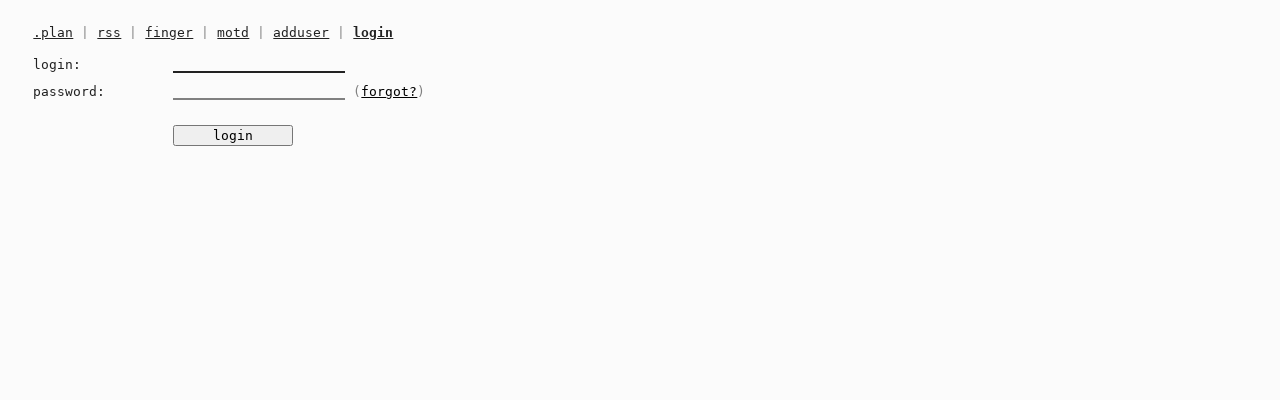

--- FILE ---
content_type: text/html;charset=utf-8
request_url: https://plan.cat/login
body_size: 628
content:
<!doctype html>
<html lang="en">
<head>
  <meta charset="utf-8">
  <meta name="viewport" content="width=device-width, initial-scale=1.0">
  <title>.plan files | finger @plan.cat</title>
  <link href="/stylesheets/plan.css?1766394606" media="screen" rel="stylesheet" type="text/css" />
</head>
<body>
  <main>
    <header>
      <a href="/">.plan</a>
      | <a href="/rss">rss</a>
      | <a href="finger://plan.cat">finger</a>
      | <a href="/motd">motd</a>

        | <a href="/adduser">adduser</a>
        | <a href="/login" class="cur">login</a>
    </header>

    

    <form method="post" action="/login"><input type="hidden" name="_csrf" value="Tud4VkVbt9fGX-Z3c8vWClFCx-DJvk_p5c21sQGI1XM" />  <div class="field-group"><label for="user_username">login:</label><input type="text" name="user[username]" id="user_username" autofocus="true" /></div>
  <div class="field-group"><label for="user_password">password:</label><input type="password" name="user[password]" id="user_password" /><span class="help-inline">  (<a href="/login/forgot">forgot?</a>)</span></div>

  <br>

  <div class="field-group"><label></label><input type="submit" value="login" /></div>
</form>
  </main>
</body>
</html>


--- FILE ---
content_type: text/css
request_url: https://plan.cat/stylesheets/plan.css?1766394606
body_size: 2637
content:
* {
	font-family: monospace;
	font-size: 9.5pt;
	-webkit-text-size-adjust: none;
}

body {
	background-color: #fbfbfb;
	color: #222;
}

main {
	width: 700px;
	line-height: 1.3em;
	margin: 2em;
}

header {
	color: #888;
	margin-bottom: 1em;
}

a {
	color: black;
}
header a, header a:visited,
header input.as-link {
	color: #222;
}
header a.cur, header a.cur:visited {
	font-weight: bold;
}

a:visited {
	color: #444;
}

#plan_editor {
	border: 1px solid gray;
	margin-left: -6px;
	margin-top: -0.75em;
	padding: 5px;
	height: 400px;
}

pre {
	white-space: pre-wrap;
	word-wrap: break-word;
}

/* forms */
fieldset {
	border: 0;
	margin-left: auto;
	margin-right: auto;
	padding: 0;
}

fieldset legend {
	font-weight: bold;
	padding-left: 0;
	margin-bottom: 0.5em;
}

.field-group {
	line-height: 1.7em;
	margin-bottom: 0.5em;
	vertical-align: top;
}

.field-group label {
	display: inline-block;
	width: 140px;
}

.field-group input,
.field-group select,
.field_group textarea {
	vertical-align: top;
}

.field-group .wide2 {
	width: 270px
}

.field-group .wide3 {
	width: 360px;
}
.field-group .wide4 {
	width: 450px;
}

.field-group input[type="submit"],
.field-group button {
	min-width: 120px;
}

.field-group input.destructive {
	color: darkred;
}

input[type="text"],
input[type="email"],
input[type="password"] {
	background-color: transparent;
	border: 0;
	border-bottom: 2px solid gray;
	outline: 0;
}
input[type="text"]:focus,
input[type="email"]:focus,
input[type="password"]:focus {
	border-color: #222;
}
input[type="text"]:read-only,
input[type="email"]:read-only,
input[type="password"]:read-only {
	border-color: transparent;
}

input.as-link {
	background-color: transparent;
	border: 0;
	color: blue;
	cursor: pointer;
	padding: 0;
	text-decoration: underline;
}

.with-errors input[type="text"],
.with-errors input[type="text"]:focus,
.with-errors input[type="email"],
.with-errors input[type="email"]:focus,
.with-errors input[type="password"],
.with-errors input[type="password"]:focus,
.with-errors textarea {
	border-color: #c43c35;
}

fieldset .error_hint {
	margin-left: 1em;
	color: #c43c35;
}

/* flash messages */

.flash {
	font-weight: bold;
	margin: 1em 0;
}

.flash p {
	margin-bottom: 0;
}

.flash p:first-child {
	margin-top: 0;
}

.flash a {
	font-weight: bold;
}
.flash-error {
	color: #c43c35;
}
.flash-success {
	color: #57a957;
}
.flash-notice {
	color: #339bb9;
}

.help-inline {
	color: gray;
}

@media (prefers-color-scheme: dark) {
	body {
		background-color: #222;
		color: #ccc;
	}

	a,
	header a, header a:visited,
	header input.as-link {
		color: #eee;
	}

	a:visited {
		color: #ccc;
	}
}
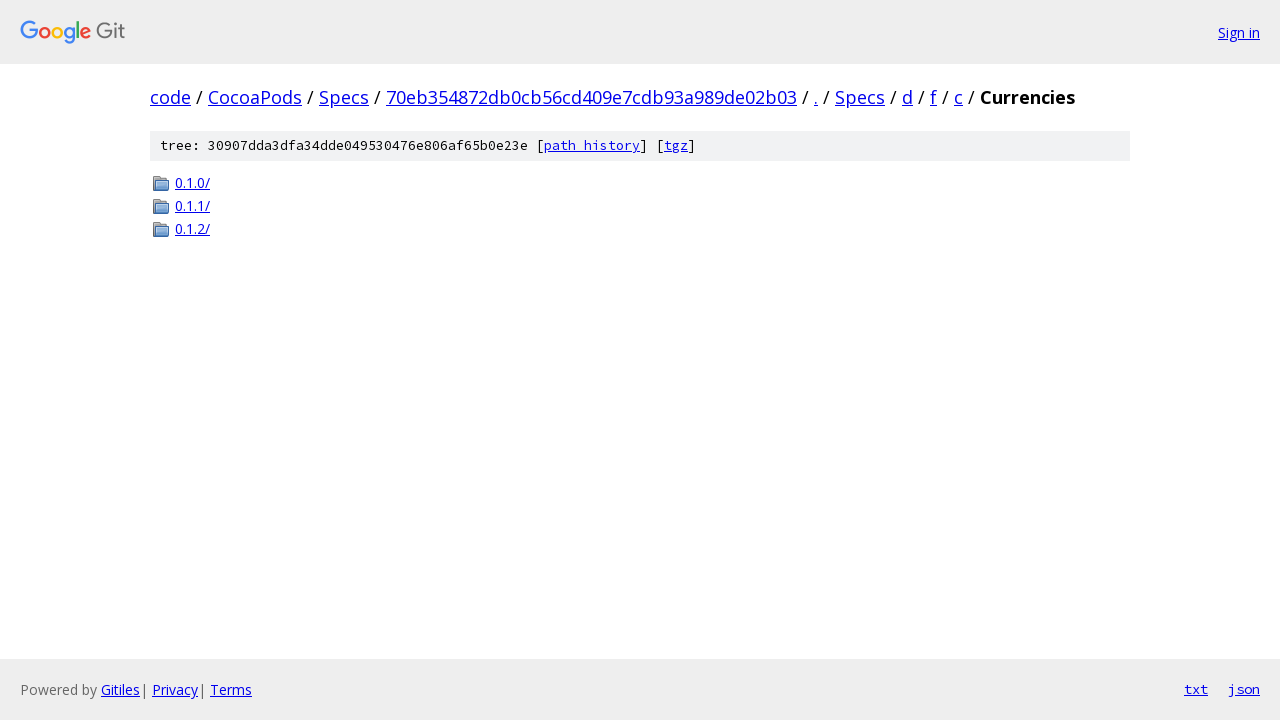

--- FILE ---
content_type: text/html; charset=utf-8
request_url: https://code.googlesource.com/CocoaPods/Specs/+/70eb354872db0cb56cd409e7cdb93a989de02b03/Specs/d/f/c/Currencies?autodive=0%2F%2F%2F%2F%2F%2F%2F%2F%2F%2F%2F%2F%2F
body_size: 786
content:
<!DOCTYPE html><html lang="en"><head><meta charset="utf-8"><meta name="viewport" content="width=device-width, initial-scale=1"><title>Specs/d/f/c/Currencies - CocoaPods/Specs - Git at Google</title><link rel="stylesheet" type="text/css" href="/+static/base.css"><!-- default customHeadTagPart --></head><body class="Site"><header class="Site-header"><div class="Header"><a class="Header-image" href="/"><img src="//www.gstatic.com/images/branding/lockups/2x/lockup_git_color_108x24dp.png" width="108" height="24" alt="Google Git"></a><div class="Header-menu"> <a class="Header-menuItem" href="https://accounts.google.com/AccountChooser?faa=1&amp;continue=https://code.googlesource.com/login/CocoaPods/Specs/%2B/70eb354872db0cb56cd409e7cdb93a989de02b03/Specs/d/f/c/Currencies?autodive%3D0%252F%252F%252F%252F%252F%252F%252F%252F%252F%252F%252F%252F%252F">Sign in</a> </div></div></header><div class="Site-content"><div class="Container "><div class="Breadcrumbs"><a class="Breadcrumbs-crumb" href="/?format=HTML">code</a> / <a class="Breadcrumbs-crumb" href="/CocoaPods/">CocoaPods</a> / <a class="Breadcrumbs-crumb" href="/CocoaPods/Specs/">Specs</a> / <a class="Breadcrumbs-crumb" href="/CocoaPods/Specs/+/70eb354872db0cb56cd409e7cdb93a989de02b03">70eb354872db0cb56cd409e7cdb93a989de02b03</a> / <a class="Breadcrumbs-crumb" href="/CocoaPods/Specs/+/70eb354872db0cb56cd409e7cdb93a989de02b03/?autodive=0%2F%2F%2F%2F%2F%2F%2F%2F%2F%2F%2F%2F%2F">.</a> / <a class="Breadcrumbs-crumb" href="/CocoaPods/Specs/+/70eb354872db0cb56cd409e7cdb93a989de02b03/Specs?autodive=0%2F%2F%2F%2F%2F%2F%2F%2F%2F%2F%2F%2F%2F">Specs</a> / <a class="Breadcrumbs-crumb" href="/CocoaPods/Specs/+/70eb354872db0cb56cd409e7cdb93a989de02b03/Specs/d?autodive=0%2F%2F%2F%2F%2F%2F%2F%2F%2F%2F%2F%2F%2F">d</a> / <a class="Breadcrumbs-crumb" href="/CocoaPods/Specs/+/70eb354872db0cb56cd409e7cdb93a989de02b03/Specs/d/f?autodive=0%2F%2F%2F%2F%2F%2F%2F%2F%2F%2F%2F%2F%2F">f</a> / <a class="Breadcrumbs-crumb" href="/CocoaPods/Specs/+/70eb354872db0cb56cd409e7cdb93a989de02b03/Specs/d/f/c?autodive=0%2F%2F%2F%2F%2F%2F%2F%2F%2F%2F%2F%2F%2F">c</a> / <span class="Breadcrumbs-crumb">Currencies</span></div><div class="TreeDetail"><div class="u-sha1 u-monospace TreeDetail-sha1">tree: 30907dda3dfa34dde049530476e806af65b0e23e [<a href="/CocoaPods/Specs/+log/70eb354872db0cb56cd409e7cdb93a989de02b03/Specs/d/f/c/Currencies">path history</a>] <span>[<a href="/CocoaPods/Specs/+archive/70eb354872db0cb56cd409e7cdb93a989de02b03/Specs/d/f/c/Currencies.tar.gz">tgz</a>]</span></div><ol class="FileList"><li class="FileList-item FileList-item--gitTree" title="Tree - 0.1.0/"><a class="FileList-itemLink" href="/CocoaPods/Specs/+/70eb354872db0cb56cd409e7cdb93a989de02b03/Specs/d/f/c/Currencies/0.1.0?autodive=0%2F%2F%2F%2F%2F%2F%2F%2F%2F%2F%2F%2F%2F/">0.1.0/</a></li><li class="FileList-item FileList-item--gitTree" title="Tree - 0.1.1/"><a class="FileList-itemLink" href="/CocoaPods/Specs/+/70eb354872db0cb56cd409e7cdb93a989de02b03/Specs/d/f/c/Currencies/0.1.1?autodive=0%2F%2F%2F%2F%2F%2F%2F%2F%2F%2F%2F%2F%2F/">0.1.1/</a></li><li class="FileList-item FileList-item--gitTree" title="Tree - 0.1.2/"><a class="FileList-itemLink" href="/CocoaPods/Specs/+/70eb354872db0cb56cd409e7cdb93a989de02b03/Specs/d/f/c/Currencies/0.1.2?autodive=0%2F%2F%2F%2F%2F%2F%2F%2F%2F%2F%2F%2F%2F/">0.1.2/</a></li></ol></div></div> <!-- Container --></div> <!-- Site-content --><footer class="Site-footer"><div class="Footer"><span class="Footer-poweredBy">Powered by <a href="https://gerrit.googlesource.com/gitiles/">Gitiles</a>| <a href="https://policies.google.com/privacy">Privacy</a>| <a href="https://policies.google.com/terms">Terms</a></span><span class="Footer-formats"><a class="u-monospace Footer-formatsItem" href="?format=TEXT">txt</a> <a class="u-monospace Footer-formatsItem" href="?format=JSON">json</a></span></div></footer></body></html>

• **Task statement**: Within the entries above, find each line where "media" appears; copy every one.

• **The completed task**:
  <link href="/stylesheets/plan.css?1766394606" media="screen" rel="stylesheet" type="text/css" />
@media (prefers-color-scheme: dark) {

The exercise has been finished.